_Text passage_
=-=-=-=-=

In honor memory of Sam Sommer, Shmuel Asher Uzziel
ben haRav Michael Aharon v’haRav Pesach Esther, 8 November 2005-14 December
2013
Monday, December 16, 2013
Phyllis’s gift for convening people into meaningful
community was evident from that first encounter. She’s been bringing people
together ever since. It’s part of who she is, as a rabbi and a parent and a
human being. Because we were classmates, and because she is a generous and
virtuosic blogger, and because a handful of times over the years we have seen
one another or spoken by phone, I’ve been able to learn a great deal from Phyllis:
as a rabbi, a parent, and a human being.
When Sammy was born, I was pregnant with my first child.
I’ve watched Phyllis's kids grow up next to mine through the stories and pictures she’s shared
online. When Sammy’s cancer was diagnosed, I felt a cold shadow of what it
would be like to hear that news about a child of my own. Because it could just
as easily be my child, or yours, if you have one. Every day it isn’t my child
is a blessing for which I give thanks, but I’m done with gambling.

=-=-=-=-=

_Work item A_
Can you transcribe everything in the memorial post from "In honor memory" down to "a human being."?
_Work item B_
What birth and death dates does the memorial post give for Sam Sommer?
The entries after this have no connection to the memorial post.

_Raw data_
=-=-=-=-=

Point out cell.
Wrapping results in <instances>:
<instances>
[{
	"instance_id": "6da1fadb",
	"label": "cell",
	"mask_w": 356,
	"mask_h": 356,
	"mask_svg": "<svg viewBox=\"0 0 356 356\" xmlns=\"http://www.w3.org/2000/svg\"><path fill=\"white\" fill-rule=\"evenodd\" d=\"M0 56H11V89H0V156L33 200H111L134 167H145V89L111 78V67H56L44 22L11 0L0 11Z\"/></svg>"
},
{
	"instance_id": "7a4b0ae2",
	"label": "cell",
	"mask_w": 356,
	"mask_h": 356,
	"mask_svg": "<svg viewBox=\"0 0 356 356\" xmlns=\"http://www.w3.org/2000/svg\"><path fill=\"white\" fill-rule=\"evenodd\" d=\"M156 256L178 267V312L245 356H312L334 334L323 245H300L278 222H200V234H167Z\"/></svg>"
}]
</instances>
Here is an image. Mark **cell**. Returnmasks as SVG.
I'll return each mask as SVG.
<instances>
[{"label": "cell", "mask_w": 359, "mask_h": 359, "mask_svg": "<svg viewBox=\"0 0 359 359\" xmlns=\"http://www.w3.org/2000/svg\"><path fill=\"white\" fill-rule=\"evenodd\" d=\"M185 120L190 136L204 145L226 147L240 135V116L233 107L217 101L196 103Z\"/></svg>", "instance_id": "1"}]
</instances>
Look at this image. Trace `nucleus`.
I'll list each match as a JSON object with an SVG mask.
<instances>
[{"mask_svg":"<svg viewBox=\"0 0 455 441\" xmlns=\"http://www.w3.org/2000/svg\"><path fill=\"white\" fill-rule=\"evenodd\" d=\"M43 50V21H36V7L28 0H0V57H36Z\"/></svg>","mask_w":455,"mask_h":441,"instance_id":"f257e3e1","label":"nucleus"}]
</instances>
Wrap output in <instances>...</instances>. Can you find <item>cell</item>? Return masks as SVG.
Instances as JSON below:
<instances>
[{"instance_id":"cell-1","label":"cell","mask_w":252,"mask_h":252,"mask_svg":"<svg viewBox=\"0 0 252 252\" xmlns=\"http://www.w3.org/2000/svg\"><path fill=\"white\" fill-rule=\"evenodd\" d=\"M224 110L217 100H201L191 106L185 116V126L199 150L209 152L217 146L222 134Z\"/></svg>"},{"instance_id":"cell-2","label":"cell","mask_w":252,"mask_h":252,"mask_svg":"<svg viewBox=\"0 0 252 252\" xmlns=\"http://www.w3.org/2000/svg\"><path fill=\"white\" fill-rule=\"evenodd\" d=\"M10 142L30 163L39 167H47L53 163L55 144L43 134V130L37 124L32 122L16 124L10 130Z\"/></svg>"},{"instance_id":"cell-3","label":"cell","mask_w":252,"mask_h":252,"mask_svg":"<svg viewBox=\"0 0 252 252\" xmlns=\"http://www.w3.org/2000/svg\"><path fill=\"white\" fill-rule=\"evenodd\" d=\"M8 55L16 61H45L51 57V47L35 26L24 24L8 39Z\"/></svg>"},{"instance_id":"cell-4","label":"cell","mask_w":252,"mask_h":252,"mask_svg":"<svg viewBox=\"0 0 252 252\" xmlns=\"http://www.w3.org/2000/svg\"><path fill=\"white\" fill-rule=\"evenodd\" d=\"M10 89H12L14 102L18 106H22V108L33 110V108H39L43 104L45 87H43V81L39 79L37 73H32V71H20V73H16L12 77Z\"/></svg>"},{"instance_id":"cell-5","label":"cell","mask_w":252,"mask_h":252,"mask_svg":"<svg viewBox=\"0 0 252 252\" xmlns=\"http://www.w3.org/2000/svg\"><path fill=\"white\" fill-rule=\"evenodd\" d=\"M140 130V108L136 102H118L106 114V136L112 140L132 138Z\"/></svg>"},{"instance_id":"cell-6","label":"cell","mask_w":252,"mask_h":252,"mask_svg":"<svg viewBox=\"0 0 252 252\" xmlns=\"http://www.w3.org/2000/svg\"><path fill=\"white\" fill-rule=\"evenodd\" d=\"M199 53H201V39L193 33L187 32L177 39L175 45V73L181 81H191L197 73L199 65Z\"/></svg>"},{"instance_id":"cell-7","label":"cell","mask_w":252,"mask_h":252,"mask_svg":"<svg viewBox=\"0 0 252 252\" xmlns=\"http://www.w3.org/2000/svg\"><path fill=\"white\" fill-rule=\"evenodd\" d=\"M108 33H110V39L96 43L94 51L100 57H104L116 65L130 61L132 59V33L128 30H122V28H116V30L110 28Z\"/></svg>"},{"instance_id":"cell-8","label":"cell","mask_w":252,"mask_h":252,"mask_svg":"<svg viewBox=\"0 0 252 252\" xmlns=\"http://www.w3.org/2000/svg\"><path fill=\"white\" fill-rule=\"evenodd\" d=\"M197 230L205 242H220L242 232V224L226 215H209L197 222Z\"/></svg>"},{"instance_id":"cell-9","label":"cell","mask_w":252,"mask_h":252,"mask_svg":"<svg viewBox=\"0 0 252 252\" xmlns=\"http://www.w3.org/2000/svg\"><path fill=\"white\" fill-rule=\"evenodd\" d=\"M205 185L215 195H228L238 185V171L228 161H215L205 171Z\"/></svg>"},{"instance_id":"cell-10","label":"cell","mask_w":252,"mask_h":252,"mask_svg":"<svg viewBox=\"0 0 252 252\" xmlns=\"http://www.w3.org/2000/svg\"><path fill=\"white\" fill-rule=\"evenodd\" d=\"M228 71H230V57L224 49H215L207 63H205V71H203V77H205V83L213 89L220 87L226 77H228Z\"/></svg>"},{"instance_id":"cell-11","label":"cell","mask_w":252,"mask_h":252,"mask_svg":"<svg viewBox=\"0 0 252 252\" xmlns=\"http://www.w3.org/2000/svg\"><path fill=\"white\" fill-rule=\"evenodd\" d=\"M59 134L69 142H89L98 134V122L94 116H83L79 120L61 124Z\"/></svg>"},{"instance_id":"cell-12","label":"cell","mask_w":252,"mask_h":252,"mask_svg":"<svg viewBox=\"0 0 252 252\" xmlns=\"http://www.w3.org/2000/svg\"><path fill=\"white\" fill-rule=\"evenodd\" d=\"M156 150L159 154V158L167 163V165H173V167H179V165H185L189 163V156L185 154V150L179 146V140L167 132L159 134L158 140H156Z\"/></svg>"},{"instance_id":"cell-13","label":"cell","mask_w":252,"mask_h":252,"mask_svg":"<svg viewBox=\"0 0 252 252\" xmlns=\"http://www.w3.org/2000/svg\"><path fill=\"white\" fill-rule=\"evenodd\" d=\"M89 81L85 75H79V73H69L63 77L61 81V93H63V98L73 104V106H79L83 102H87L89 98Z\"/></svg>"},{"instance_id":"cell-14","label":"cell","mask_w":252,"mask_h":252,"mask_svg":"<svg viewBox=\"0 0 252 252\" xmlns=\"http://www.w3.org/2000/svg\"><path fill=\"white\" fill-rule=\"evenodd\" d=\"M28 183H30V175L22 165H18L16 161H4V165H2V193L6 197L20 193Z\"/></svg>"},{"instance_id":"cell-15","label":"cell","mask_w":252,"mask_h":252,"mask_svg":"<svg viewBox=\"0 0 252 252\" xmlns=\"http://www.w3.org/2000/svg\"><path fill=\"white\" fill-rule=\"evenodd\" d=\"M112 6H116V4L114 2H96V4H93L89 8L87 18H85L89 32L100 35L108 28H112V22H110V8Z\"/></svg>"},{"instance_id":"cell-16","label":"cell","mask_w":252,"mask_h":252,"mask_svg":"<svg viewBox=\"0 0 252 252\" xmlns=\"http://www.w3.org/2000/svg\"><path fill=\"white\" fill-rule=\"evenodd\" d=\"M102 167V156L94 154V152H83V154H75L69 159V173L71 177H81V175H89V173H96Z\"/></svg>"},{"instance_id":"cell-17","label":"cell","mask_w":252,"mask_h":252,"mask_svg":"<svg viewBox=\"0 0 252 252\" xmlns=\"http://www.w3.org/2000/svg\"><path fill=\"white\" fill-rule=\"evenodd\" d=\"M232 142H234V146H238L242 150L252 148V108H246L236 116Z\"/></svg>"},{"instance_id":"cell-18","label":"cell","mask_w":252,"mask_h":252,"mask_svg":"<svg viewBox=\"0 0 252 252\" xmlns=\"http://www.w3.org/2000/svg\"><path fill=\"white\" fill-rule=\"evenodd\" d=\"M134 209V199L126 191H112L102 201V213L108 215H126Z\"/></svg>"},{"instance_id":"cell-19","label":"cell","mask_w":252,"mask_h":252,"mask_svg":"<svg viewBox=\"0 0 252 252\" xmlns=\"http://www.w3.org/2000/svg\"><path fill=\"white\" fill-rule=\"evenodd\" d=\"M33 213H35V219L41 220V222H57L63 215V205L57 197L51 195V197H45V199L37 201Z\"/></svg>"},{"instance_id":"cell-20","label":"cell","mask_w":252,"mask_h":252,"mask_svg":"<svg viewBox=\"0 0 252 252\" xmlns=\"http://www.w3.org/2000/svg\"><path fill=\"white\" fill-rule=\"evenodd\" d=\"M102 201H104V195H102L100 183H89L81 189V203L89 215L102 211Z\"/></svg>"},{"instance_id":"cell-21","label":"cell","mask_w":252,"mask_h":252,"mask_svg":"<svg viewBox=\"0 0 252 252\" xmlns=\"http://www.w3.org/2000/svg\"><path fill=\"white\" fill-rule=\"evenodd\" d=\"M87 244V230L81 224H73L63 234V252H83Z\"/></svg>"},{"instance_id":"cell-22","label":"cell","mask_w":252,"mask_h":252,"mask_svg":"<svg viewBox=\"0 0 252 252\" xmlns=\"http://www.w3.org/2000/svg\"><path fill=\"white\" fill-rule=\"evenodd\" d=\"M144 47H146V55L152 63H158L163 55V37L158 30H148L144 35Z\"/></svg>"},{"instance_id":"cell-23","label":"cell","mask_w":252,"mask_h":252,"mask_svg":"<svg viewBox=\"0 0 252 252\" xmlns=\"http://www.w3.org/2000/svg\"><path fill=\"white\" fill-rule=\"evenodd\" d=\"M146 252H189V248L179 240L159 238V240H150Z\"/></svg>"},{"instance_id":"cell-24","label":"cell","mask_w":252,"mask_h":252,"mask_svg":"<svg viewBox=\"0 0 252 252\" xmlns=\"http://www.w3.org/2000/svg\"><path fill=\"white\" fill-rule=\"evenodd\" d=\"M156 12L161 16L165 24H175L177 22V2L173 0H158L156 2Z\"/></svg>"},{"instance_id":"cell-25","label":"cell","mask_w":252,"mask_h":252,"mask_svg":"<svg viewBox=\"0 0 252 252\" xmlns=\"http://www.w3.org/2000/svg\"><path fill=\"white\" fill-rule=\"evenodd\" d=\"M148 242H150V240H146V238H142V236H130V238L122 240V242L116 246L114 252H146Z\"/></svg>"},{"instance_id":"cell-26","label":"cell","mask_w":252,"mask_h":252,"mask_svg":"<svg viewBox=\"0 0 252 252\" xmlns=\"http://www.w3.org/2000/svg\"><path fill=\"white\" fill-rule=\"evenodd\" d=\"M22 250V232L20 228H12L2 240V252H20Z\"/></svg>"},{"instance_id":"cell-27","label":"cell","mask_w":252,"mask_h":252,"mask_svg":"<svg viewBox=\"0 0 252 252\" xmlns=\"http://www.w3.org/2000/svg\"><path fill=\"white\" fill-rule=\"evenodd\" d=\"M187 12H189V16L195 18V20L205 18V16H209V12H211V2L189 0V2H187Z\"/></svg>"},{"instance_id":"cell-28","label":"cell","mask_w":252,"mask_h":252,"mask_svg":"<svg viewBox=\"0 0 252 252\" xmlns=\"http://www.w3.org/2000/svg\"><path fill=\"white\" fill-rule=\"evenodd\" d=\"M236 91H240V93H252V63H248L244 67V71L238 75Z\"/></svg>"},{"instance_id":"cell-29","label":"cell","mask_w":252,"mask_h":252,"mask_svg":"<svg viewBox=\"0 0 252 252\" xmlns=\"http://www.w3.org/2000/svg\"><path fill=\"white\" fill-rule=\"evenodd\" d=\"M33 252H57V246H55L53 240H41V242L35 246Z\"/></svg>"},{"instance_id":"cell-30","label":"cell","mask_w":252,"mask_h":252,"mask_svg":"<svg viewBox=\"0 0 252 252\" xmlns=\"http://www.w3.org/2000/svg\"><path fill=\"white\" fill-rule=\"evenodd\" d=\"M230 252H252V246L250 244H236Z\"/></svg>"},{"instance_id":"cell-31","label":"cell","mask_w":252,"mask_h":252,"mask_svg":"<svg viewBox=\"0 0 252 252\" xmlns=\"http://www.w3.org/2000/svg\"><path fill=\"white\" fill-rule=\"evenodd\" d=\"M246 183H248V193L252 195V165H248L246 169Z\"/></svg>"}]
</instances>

=-=-=-=-=

_Worked solution A_
In honor memory of Sam Sommer, Shmuel Asher Uzziel
ben haRav Michael Aharon v’haRav Pesach Esther, 8 November 2005-14 December
2013
Monday, December 16, 2013
Phyllis’s gift for convening people into meaningful
community was evident from that first encounter. She’s been bringing people
together ever since. It’s part of who she is, as a rabbi and a parent and a
human being. Because we were classmates, and because she is a generous and
virtuosic blogger, and because a handful of times over the years we have seen
one another or spoken by phone, I’ve been able to learn a great deal from Phyllis:
as a rabbi, a parent, and a human being.

_Worked solution B_
8 November 2005 and 14 December 2013